Estava sempre sentado naquele
banco de jardim, de manhã, bem cedo, como se já estivesse acordado à muito, mas
continuasse adormecido no sonho que acabara de sonhar, de olhos presos para
além de mim, de olhar que me atravessava sem me ver, olhando a flor que do
outro lado assomava, meia escondida no meio da relva mal tratada.
A mão segurava o cabo de vassoura
velha, quebrada, lembrando a cabeça de lobo que outrora encimava a bengala
vendida e que fora de prata, perdida entre o tempo e as necessidades.
Aquele velho, tão velho,
acompanhava os meus passos em cada manhã, obrigando-me a passar por ali, para o
lembrar, sem lhe falar porque não respondia, deixando que cada árvore o
dissesse por ele, que cada flor no seu perfume me visse, que a brisa me
acariciasse.
O indicador estava sempre
esticado, apontando o vazio que eu via, como se me indicasse alguém escondido
junto da flor amarela, vermelha, branca, azul, tanto fazia.

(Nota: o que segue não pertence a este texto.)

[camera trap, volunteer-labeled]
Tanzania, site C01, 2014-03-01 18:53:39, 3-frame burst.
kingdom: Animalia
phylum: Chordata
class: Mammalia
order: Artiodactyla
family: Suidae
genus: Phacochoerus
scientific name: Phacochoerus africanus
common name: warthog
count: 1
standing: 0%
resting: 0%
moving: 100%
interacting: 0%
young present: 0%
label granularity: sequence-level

Tornou-se um hábito, um vício,
uma obrigação, ir, passar, olhar, ver, cruzar a linha vazia que desenhava com
os olhos, com o indicador esticado que apontava o vazio, onde eu já não
procurava ver mas que sabia, que mesmo assim existia feito caminho, desenhado
na luz que cada manhã iluminava, bem cedo, sempre cedo.
Ontem passei, olhei e não vi, o
banco estava vazio, o velho de olhar perdido e dedo indicador apontando,
segurando o cabo de vassoura velho e partido, não estava lá cedo, bem cedo. Não
podia cruzar a linha imaginária que não tinha princípio naquele dia. Parei,
fiquei, contei o tempo, passou o tempo e nada, o velho não aparecia.
Cheguei-me junto, hesitei, mas
decidi. Sentei-me. Não tinha bengala encastrada em cabeça de lobo que fora
prata, nem cabo velho de vassoura, partido, nem olhar vazio, mas o meu dedo
indicador esticou-se, apontou o nada, segui-o com os olhos e vi a flor amarela,
vermelha, branca, azul que longe se via, assomando atrás da relva mal-arranjada.
Fechei os olhos e quando os abri
senti que o meu olhar estava vazio, sem ver, sem enxergar, sem cheiro, sem luz,
sem cor. Então vi-me passar por ali a cruzar a linha que se não via.